31 March 2023

Bishop Challoner's Meditations - March 31st


FRIDAY IN PASSION WEEK

ON THE PART THE BLESSED VIRGIN BORE IN HER SON’S SUFFERINGS

Consider first, the foresight the Blessed Virgin had of the passion of her Son, from the time that she heard that prophetic prediction addressed to her by holy Simeon, Luke ii. 34, 35, that he should ‘be set for a sign which should be contradicted, and that a sword should pierce her own soul.’ Yes, blessed Lady, a sword indeed, far more sharp and penetrating than any earthly steel, which can only pierce the body and cannot reach the soul, whereas this sword, of more than mortal anguish, which thou sufferest by occasion of the passion of thy Son, inflicts a most bitter, deep, and deadly wound in the very midst of thy soul. A wound which began to be inflicted at the time of this prophecy, by the sense which the heavenly Father then gave thee of what thy Son was to suffer; a wound which was a most bitter alloy of all those consolations which thou receivedst from the sight, conversation, and embraces of thy Jesus; a wound which thou carriedst about with thee in thy soul all the time of his mortal life, still growing upon thee as the time of his Passion drew nearer, and not healed but by his glorious Resurrection. Christians, see how the greatest favourite of heaven by divine appointment meets with the greatest crosses in this mortal pilgrimage. But no wonder Christ himself was first to suffer, and so to enter into his glory; his blessed Mother and all the Saints were to walk in the same road in order to follow him and to partake us his glorious kingdom. O! think not much if your Lord chooses for you what he chose for himself, for his blessed Mother, and for all his elect.

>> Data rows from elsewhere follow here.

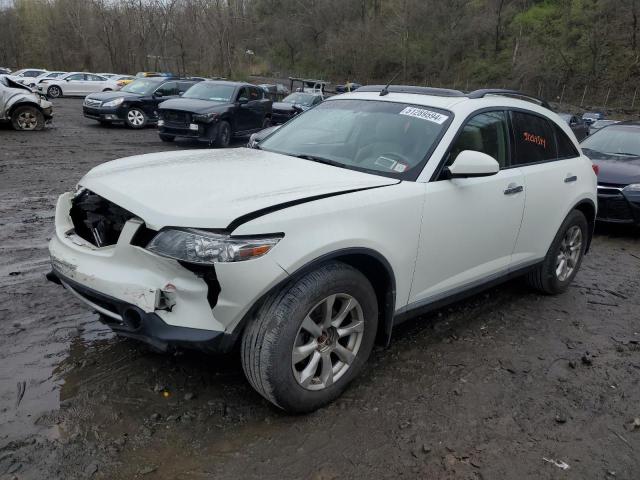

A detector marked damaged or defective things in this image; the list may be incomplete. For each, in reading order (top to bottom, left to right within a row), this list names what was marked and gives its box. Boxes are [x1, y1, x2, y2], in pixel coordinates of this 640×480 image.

damaged white car [0, 74, 52, 129]
crumpled hood [159, 97, 231, 113]
crumpled hood [77, 147, 398, 230]
crumpled hood [588, 149, 640, 187]
damaged front bumper [48, 191, 288, 352]
exposed headlight assembly [149, 228, 284, 264]
broken headlight [149, 228, 284, 264]
damaged white car [47, 86, 596, 412]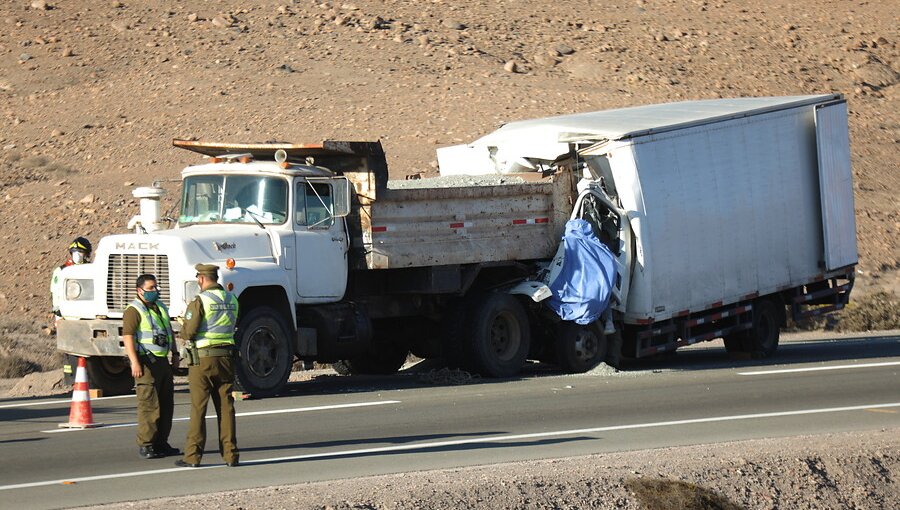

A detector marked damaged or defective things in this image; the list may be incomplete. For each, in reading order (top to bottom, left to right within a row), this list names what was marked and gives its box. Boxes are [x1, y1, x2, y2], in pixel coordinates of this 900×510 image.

rusty dump bed side [173, 135, 580, 270]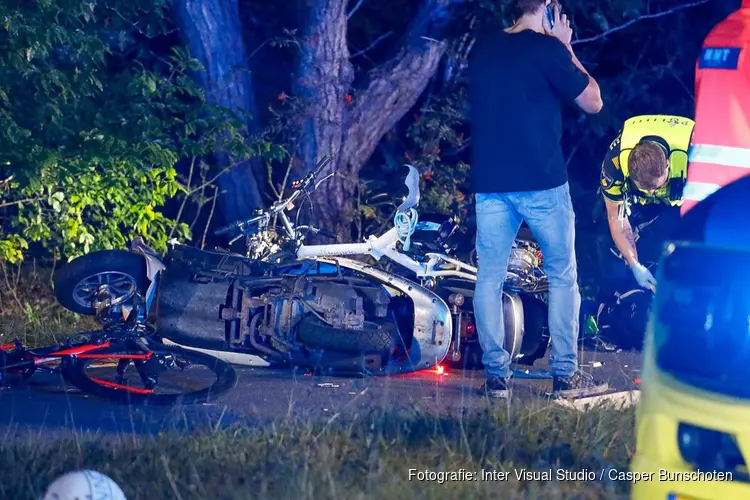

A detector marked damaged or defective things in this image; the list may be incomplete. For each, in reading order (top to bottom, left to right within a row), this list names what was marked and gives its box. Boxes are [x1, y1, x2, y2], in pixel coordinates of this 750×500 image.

Consider 2ndly, how much the affliction and anguish of this Virgin Lady was increased, when the news was brought her of her Son’s being betrayed by Judas, apprehended, bound, and dragged away in that inhuman manner before the council, and what treatment he had met with there, after being condemned by them. But as the sight usually affects us more than the hearing, so doubtless this blessed Mother was oppressed with a far more killing grief, when on the next morning she was an eye-witness of all the injuries, outrages, and torments which he suffered in the different stages of his passion. For as no love that any person upon earth has ever experienced could any ways approach to the love she bore our Lord, not only as her Son, but much more as her God; so, in proportion to her love her anguish and sorrow to see him treated in that cruel, and barbarous, and outrageous manner, was the greatest that any pure creature could ever sustain, and nothing less than a miracle could have supported her or kept her alive under so dreadful a torture. Ah, Christians the whips, thorns, and nails that pierced his flesh pierced her heart with inexpressible pain and sorrow, which none surely could ever exceed, but those of her Son, ‘the man of sorrows.’ O take pity, my soul, on the sorrows of them both, and see thou never more concur to grieve them by sin.

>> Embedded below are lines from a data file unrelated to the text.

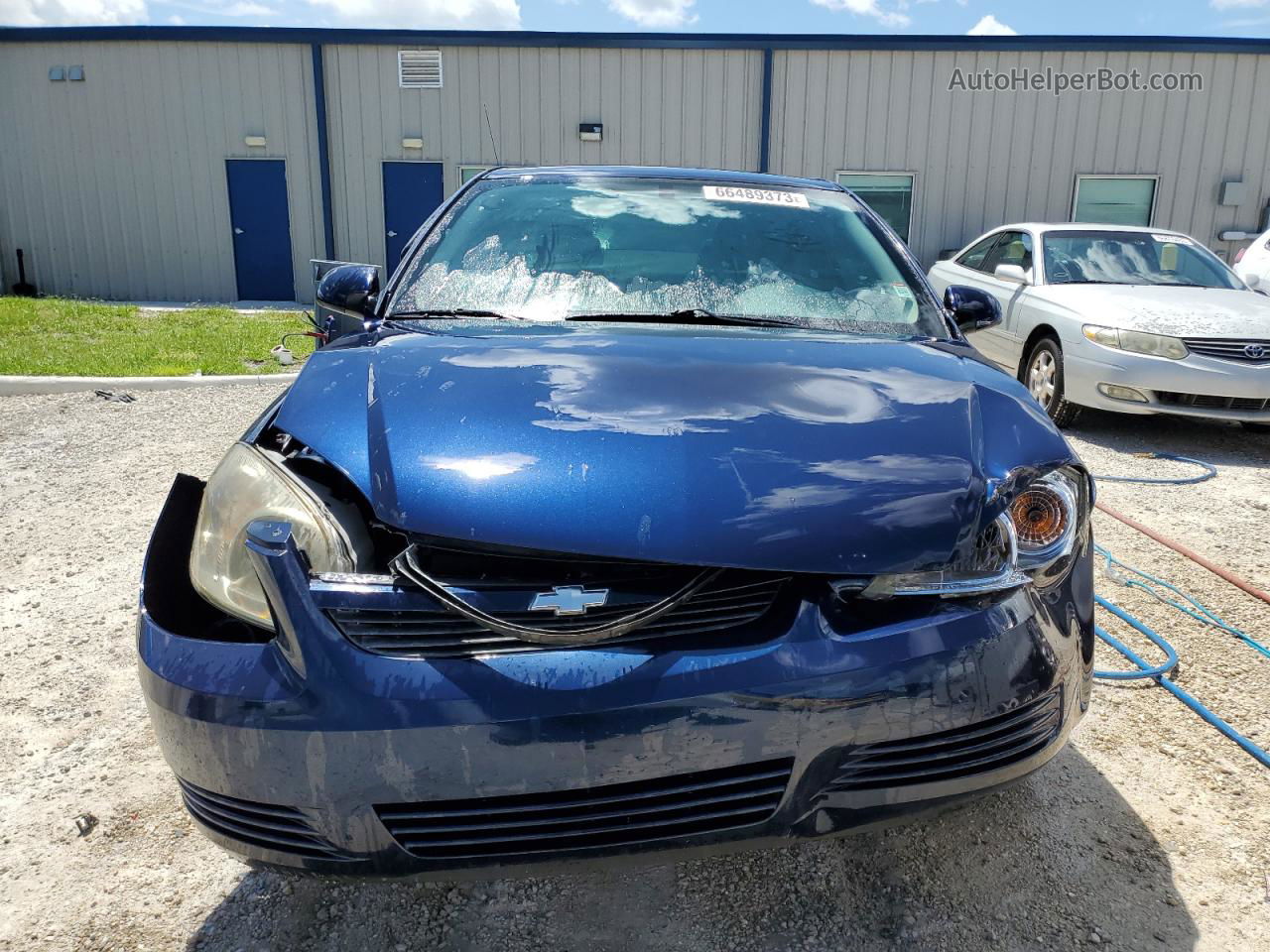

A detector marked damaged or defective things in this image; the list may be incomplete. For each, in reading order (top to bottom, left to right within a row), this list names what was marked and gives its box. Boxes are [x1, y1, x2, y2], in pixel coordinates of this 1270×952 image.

cracked windshield [393, 176, 949, 339]
broken headlight assembly [190, 440, 367, 631]
damaged blue chevrolet [137, 168, 1095, 873]
dented hood [274, 325, 1080, 571]
broken headlight assembly [853, 464, 1080, 599]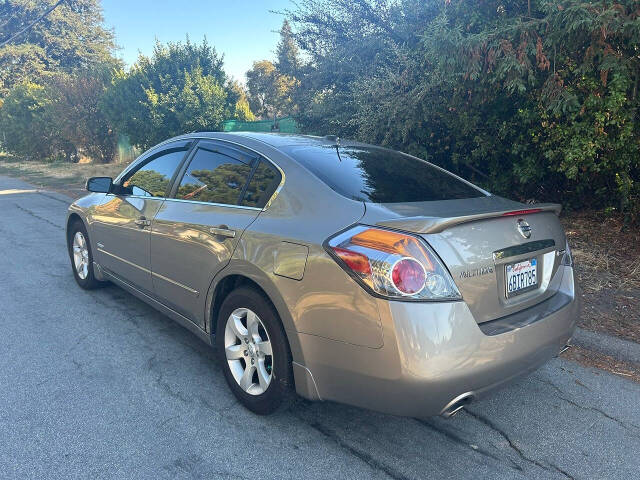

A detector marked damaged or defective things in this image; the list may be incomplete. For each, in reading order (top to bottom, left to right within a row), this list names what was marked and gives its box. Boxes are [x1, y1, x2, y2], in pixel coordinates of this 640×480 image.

cracked pavement [0, 177, 636, 480]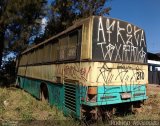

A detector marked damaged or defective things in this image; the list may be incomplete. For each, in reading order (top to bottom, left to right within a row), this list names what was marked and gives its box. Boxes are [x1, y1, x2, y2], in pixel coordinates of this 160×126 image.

abandoned green bus [16, 16, 148, 120]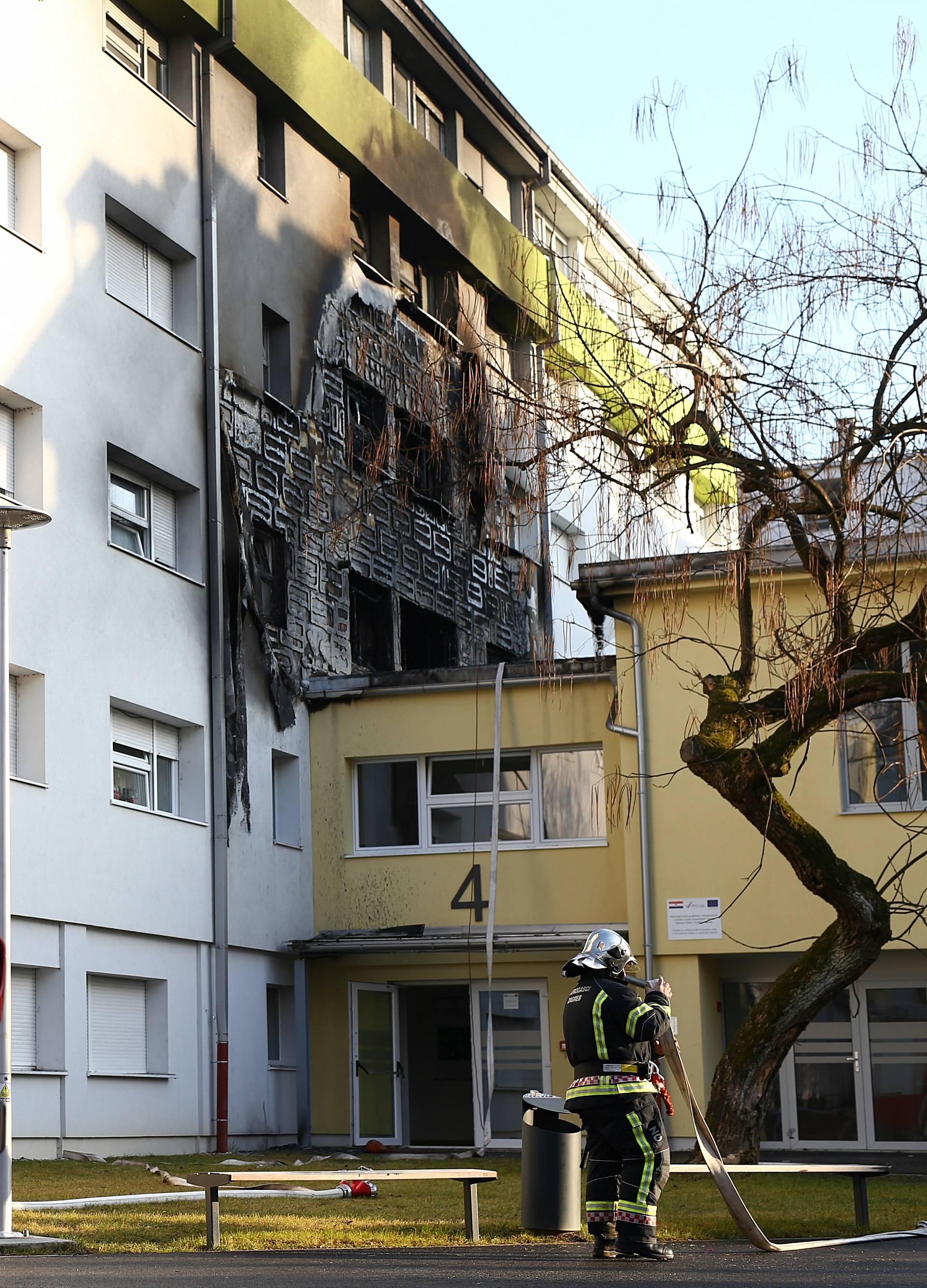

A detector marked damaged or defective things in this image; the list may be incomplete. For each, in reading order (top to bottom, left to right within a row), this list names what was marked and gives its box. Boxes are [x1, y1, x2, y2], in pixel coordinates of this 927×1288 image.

damaged window [344, 375, 388, 471]
damaged window [398, 415, 452, 510]
damaged window [253, 522, 286, 626]
damaged window [348, 576, 390, 676]
damaged window [398, 599, 456, 672]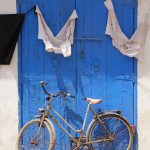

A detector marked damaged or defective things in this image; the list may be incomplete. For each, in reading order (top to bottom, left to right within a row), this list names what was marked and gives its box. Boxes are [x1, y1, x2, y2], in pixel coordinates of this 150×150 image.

rusty bicycle [16, 81, 135, 149]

Consider 3rdly, more in particular how the Blessed Virgin was affected when she first saw her Son in the morning in the hands of his enemies, all disfigured by their blows, with his hands tied behind him, his face covered with spittle, and his hair all rent and torn. O my soul, even so hard a heart as thine could scarce bear such a sight as this, much less her tender heart! But what was this in comparison with what she endured when he was so cruelly scourged at the pillar; when he was crowned with piercing thorns, and buffeted by a whole band of soldiers! O what pangs did she suffer when she saw him presented to the people with the ‘Ecce homo!’ Behold the man! How did she then feel in her soul all those wounds she there discovered in his head and body? Nor did she suffer less, but rather much more, when she followed him in his last journey to Mount Calvary, bearing his cross on his mangled shoulders, and marking the way with his sacred blood. But what was all this if compared with what she endured, when she heard the strokes of the hammer driving the nails into his hands and feet; when she saw him hoisted up into the air, and there hanging, extended as upon a rack, and supported by his wounds; when standing near the cross, she saw the extremity of the torture he there endured; contemplated the multitude and variety of his sufferings, heard his last dying words, and saw him give up the ghost? O how truly might she then cry out with the Prophet, ‘O all you that pass by the way, attend and see, if there be sorrow like to my sorrow!’ Lament. i. 12. Learn my soul, from this Queen of sorrows, with what eye thou oughtest to look upon the sufferings of the Son of God, and how to bewail those sins which have given cause to them.

Conclude to imitate the virtues of which this blessed Lady has given us an illustrious example in this martyrdom she endured under the cross of her Son - especially learn her courage and fortitude under such bitter suffering; her patience and perfect conformity to the will of God; her lively faith and hope. These must support thee also under all thy crosses.